Believe it or not, is is generally accepted that the human decision making process is chiefly governed, not by our capacity for logic, but instead by our emotions. We then fortify those decisions with subsequent layers of logical reasoning.
An interesting take on this can be seen in the talk by Simon Sinek during his TED Talk ‘How great leaders inspire action’, in which he explains why some of the most memorable brands, and people, buck the ‘logical’ method of message hierarchy in favour of one that first appeals to the emotions.
He did not come to this idea within a vacuum, however. There is solid research behind it.
Antonio Damasco, a Portuguese-American neuroscientist has done a lot of research into connected studies in this area. On this particular subject, his Somatic marker hypothesis supports the basis of this idea. Follow the link if you are brave enough to read a little more of his scientific research.
This is not an outlier. There are many, many more studies that seem to prove this to be correct. Donald Norman, a cognitive scientist, wrote a book called ‘Emotional Design: Why We Love (or Hate) Everyday Things’, where he explains:
“Emotions are inseparable from and a necessary part of cognition. Everything we do, everything we think is tinged with emotion, much of it subconscious. In turn, our emotions change the way we think, and serve as constant guides to appropriate behaviour, steering us away from the bad, guiding us toward the good.”
The ramifications for this are huge and wide-ranging, but what does it mean for branding in b2b?
“A strong brand acts as an ambassador when companies enter new markets or offer new products. It also shapes corporate strategy, helping to define which initiatives fit within the brand concept and which do not. That’s why the companies that once measured their worth strictly in terms of tangibles such as factories, inventory and cash have realised that a vibrant brand, with its implicit promise of quality, is an equally important asset.”
Notice anything important about the language used? Brand concept, promise of quality… intangibles associated with our mental model of a brand that is chiefly governed by emotion and then reinforced by logic.
Emotions are a fundamental lens through which we percieve our entire lives and the world we live in, affecting how you feel, how you behave and how you think. Brands that engage their audience in a way which speaks to their emotional states, desires and fears are able to evoke and influence persuasive feelings across the gamut of experience. Creating stronger relationships with, and perceptions of, the brand itself.
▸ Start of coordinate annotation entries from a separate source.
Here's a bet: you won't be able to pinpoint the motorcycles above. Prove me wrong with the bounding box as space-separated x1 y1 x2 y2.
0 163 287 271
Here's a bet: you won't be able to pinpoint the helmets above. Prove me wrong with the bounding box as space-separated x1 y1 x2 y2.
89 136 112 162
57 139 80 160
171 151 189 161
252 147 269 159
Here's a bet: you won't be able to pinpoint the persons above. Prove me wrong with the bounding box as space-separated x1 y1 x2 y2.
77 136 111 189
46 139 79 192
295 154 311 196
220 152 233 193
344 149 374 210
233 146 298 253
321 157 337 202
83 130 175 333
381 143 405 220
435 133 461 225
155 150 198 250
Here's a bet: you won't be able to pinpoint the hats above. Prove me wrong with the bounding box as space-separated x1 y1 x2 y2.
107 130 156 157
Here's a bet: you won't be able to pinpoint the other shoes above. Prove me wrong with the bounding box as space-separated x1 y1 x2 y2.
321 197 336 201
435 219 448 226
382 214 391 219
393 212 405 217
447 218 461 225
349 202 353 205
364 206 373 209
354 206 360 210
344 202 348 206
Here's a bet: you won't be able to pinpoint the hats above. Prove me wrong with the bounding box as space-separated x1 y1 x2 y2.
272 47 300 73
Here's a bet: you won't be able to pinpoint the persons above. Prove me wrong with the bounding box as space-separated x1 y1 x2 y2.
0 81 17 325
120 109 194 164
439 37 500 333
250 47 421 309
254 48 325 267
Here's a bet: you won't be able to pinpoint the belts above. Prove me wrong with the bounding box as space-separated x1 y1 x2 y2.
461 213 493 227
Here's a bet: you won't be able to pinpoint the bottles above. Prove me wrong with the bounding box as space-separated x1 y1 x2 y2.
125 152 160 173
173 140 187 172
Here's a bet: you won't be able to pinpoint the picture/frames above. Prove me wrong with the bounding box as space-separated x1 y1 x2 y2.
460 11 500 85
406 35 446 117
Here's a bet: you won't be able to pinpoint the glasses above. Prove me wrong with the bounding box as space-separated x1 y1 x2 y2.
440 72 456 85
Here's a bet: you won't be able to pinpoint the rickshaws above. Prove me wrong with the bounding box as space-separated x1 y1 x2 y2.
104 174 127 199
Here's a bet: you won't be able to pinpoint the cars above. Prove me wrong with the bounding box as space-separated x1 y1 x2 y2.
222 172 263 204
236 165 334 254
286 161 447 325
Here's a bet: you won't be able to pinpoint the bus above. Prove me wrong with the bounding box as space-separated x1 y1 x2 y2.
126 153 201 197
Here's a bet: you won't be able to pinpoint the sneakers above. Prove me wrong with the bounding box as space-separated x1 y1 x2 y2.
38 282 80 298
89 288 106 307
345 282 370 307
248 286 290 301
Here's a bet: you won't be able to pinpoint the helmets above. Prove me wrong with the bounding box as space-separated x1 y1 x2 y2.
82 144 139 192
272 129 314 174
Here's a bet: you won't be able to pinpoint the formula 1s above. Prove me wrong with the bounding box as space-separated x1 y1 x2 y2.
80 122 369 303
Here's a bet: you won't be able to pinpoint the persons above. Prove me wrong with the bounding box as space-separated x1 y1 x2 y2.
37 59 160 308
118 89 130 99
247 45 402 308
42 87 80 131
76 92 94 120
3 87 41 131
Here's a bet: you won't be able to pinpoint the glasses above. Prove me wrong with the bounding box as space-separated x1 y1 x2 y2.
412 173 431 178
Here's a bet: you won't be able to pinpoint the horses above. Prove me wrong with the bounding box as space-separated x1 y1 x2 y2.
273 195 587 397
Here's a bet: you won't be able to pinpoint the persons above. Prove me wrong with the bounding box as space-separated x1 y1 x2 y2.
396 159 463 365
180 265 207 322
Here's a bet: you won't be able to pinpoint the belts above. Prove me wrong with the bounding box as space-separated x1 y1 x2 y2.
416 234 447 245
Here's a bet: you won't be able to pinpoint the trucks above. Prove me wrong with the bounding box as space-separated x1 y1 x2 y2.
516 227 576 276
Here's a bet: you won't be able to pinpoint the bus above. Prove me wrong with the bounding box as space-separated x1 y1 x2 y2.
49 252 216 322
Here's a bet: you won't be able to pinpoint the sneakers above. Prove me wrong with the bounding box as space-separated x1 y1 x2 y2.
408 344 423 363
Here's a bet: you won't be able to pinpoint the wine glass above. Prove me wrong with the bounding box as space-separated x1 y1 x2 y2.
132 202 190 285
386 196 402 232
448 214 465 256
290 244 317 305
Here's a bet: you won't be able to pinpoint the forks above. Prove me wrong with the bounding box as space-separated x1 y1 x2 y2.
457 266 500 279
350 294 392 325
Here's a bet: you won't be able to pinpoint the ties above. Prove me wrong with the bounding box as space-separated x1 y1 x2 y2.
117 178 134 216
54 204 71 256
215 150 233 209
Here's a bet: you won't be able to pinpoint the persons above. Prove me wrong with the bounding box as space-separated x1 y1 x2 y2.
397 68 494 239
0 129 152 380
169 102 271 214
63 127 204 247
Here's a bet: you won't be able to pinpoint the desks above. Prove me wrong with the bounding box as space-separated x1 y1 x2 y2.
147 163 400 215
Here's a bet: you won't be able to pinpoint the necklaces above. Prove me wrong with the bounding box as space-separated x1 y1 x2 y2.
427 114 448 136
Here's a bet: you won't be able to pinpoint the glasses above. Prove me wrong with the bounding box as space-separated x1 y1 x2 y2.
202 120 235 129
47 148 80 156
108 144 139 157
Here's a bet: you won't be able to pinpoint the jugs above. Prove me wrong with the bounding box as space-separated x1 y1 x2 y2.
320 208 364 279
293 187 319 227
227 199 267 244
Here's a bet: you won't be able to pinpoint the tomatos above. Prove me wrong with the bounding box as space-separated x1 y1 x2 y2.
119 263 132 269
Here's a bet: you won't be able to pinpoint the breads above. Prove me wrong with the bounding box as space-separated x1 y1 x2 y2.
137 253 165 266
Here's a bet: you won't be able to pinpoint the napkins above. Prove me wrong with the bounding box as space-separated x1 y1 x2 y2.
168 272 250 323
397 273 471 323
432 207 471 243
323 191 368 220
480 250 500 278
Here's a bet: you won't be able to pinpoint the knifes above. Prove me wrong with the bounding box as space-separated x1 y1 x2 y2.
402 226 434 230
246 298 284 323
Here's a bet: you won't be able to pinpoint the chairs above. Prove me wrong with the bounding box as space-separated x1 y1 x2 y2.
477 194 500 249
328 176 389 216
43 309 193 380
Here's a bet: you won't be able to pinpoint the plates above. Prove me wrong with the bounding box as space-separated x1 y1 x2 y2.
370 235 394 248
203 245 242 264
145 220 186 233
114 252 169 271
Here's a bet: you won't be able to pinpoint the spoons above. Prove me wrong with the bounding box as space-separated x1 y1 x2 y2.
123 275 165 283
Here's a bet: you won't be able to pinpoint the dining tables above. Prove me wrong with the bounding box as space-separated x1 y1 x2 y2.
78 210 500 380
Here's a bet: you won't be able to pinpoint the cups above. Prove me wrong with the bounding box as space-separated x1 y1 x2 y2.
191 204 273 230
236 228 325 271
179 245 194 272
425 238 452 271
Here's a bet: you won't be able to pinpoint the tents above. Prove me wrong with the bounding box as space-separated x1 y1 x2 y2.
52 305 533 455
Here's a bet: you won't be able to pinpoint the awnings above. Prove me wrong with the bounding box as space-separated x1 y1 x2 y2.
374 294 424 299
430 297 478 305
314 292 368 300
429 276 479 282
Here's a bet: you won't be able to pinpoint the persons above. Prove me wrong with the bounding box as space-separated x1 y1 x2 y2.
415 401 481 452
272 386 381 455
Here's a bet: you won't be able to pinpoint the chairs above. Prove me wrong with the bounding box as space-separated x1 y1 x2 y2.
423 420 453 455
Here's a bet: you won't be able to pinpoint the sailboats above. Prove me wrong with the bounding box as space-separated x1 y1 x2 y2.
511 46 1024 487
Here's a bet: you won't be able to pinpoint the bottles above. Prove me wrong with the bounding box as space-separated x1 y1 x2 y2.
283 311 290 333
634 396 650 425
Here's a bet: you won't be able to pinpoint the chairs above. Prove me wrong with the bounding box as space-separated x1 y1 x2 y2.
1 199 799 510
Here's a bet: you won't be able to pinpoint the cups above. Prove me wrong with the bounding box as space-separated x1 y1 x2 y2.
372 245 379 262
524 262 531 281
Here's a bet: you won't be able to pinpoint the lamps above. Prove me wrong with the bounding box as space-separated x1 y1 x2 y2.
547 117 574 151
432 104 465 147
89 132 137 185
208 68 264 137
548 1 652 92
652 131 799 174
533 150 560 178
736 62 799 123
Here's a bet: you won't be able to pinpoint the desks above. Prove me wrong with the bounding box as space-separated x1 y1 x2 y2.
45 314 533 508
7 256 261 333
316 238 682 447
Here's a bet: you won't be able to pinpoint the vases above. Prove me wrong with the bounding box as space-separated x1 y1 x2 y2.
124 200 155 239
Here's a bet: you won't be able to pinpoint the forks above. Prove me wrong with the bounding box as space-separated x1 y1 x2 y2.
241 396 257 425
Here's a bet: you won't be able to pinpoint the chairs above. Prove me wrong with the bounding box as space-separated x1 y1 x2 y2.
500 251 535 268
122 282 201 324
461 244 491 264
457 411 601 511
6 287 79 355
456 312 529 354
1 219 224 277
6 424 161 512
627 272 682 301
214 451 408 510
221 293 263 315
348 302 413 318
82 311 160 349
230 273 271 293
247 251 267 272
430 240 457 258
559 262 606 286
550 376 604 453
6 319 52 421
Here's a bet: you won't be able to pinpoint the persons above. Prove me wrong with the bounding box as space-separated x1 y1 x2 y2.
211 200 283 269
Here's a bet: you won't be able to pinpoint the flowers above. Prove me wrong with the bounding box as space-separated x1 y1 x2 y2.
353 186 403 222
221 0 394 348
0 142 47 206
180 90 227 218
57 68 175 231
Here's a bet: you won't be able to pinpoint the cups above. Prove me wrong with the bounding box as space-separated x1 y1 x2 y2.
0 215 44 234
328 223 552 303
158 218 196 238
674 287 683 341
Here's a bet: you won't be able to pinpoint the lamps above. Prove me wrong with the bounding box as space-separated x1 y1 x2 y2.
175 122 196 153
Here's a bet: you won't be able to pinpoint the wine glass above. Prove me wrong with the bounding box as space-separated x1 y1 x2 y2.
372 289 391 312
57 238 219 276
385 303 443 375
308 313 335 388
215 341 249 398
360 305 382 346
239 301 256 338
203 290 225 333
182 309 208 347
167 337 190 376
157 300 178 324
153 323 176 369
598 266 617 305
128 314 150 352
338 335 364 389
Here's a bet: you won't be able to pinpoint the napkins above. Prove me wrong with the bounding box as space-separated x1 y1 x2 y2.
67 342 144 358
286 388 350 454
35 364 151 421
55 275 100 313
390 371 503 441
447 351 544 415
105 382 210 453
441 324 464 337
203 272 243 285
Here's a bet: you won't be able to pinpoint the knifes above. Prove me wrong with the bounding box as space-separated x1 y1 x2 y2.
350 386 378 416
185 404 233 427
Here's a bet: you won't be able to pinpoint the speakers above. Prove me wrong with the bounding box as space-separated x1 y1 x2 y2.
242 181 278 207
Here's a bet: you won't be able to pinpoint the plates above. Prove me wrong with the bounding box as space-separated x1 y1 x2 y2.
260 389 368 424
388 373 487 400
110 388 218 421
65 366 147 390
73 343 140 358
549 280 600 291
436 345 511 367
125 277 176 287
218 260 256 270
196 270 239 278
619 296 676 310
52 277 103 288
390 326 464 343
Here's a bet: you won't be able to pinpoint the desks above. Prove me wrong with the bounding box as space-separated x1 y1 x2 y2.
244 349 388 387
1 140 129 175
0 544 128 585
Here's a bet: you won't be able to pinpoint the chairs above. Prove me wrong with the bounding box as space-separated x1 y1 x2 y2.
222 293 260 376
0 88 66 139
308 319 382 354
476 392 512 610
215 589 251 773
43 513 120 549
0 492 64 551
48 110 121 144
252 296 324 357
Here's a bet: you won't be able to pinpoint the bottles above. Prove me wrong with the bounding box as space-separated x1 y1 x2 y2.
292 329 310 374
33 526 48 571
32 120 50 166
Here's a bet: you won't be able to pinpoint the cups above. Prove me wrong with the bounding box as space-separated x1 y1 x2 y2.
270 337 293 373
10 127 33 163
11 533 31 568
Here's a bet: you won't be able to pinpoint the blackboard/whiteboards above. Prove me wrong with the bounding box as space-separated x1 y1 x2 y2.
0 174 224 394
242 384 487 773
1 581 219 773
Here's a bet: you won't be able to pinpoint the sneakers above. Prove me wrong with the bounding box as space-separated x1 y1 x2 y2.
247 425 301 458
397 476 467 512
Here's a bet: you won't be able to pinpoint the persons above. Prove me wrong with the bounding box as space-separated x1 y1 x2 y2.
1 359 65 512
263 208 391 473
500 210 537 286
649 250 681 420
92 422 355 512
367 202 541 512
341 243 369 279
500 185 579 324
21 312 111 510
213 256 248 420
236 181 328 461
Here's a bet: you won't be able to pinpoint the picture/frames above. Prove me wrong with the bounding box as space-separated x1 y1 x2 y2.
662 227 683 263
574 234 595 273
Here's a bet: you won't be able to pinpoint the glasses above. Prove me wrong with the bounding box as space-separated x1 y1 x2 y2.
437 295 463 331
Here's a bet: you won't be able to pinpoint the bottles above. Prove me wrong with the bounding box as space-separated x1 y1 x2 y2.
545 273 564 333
Obviously, the brand must deliver upon any opening gambit in it’s courtship with a customer to make this new, positive connection solid and real. And, critically keep delivering. But, if we make a believer of our potential customer, we are that much close to a customer for life. And that’s worth investing in.
Creativity is the answer
“Creativity is overtaking capital as the principal elixir of growth. And creativity, although precious, shares few of the constraints that limit the range and availability of capital and physical goods. In this new business atmosphere, ideas are money. Ideas are, in fact, a new kind of currency altogether — one that is more powerful than money. One single idea — especially if it involves a great brand concept — can change a company’s entire future.”
-Wall Street Journal. “So Long, Supply and Demand”
Or, as the American author, Napoleon Hill put it:
“First comes thought; then organisation of that thought, into ideas and plans; then transformation of those plans into reality. The beginning, as you will observe, is in your imagination.”